Holopis.com JAKARTA, HOLOPIS.COM Rencananya, Presiden Joko Widodo akan mengumumkan nasib PPKM Level 4 malam ini, setelah pada hari ini batas waktu pemberlakukan PPKM Level 4 berakhir.

Namun, anggota Komisi IX DPR RI Netty Prasetiyanti Heryawan mengusulkan bahwa kebijakan PPKM Level 4 perlu diperpanjang. Hal ini melihat tren kasus yang masih menunjukkan angka tinggi.

“Saya melihat bahwa kebijakan PPKM level 4 masih sangat diperlukan. Pemerintah tidak boleh melonggarkan kebijakan ini,” kata Netty, Senin (9/8).

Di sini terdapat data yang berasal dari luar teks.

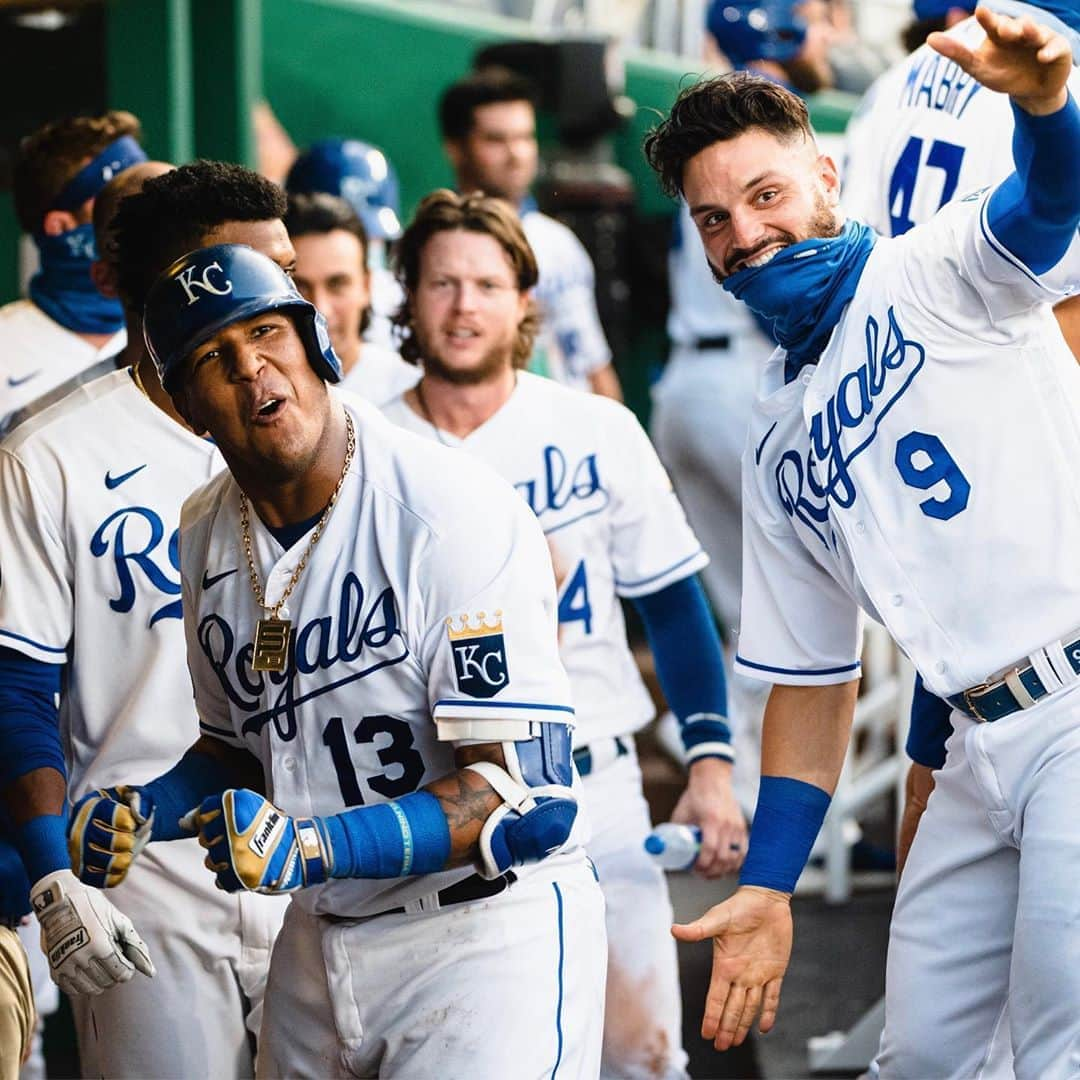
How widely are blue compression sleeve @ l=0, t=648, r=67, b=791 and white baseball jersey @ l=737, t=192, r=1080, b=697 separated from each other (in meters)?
1.36

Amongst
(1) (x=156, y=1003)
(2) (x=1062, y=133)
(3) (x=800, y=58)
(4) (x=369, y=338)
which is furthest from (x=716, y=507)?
(2) (x=1062, y=133)

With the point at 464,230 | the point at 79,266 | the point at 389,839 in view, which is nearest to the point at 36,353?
the point at 79,266

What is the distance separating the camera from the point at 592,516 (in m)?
4.32

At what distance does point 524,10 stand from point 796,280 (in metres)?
6.77

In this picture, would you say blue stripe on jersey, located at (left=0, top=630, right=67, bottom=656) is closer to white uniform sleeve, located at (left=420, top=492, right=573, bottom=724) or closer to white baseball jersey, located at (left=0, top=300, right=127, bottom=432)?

Tidak boleh ada pelonggaran PPKM ketika tidak ada tolok ukur yang komprehensif dan bersifat saintifik. Karena menurutnya, faktor keselamatan masyarakat dari ancaman penularan Covid-19 harus menjadi prioritas utama pemerintah,

“(PPKM tidak boleh dikendorkan) tanpa mempertimbangkan indikator laju penularan, antara lain kasus positif, BOR, dan angka kematian harian,” ujarnya.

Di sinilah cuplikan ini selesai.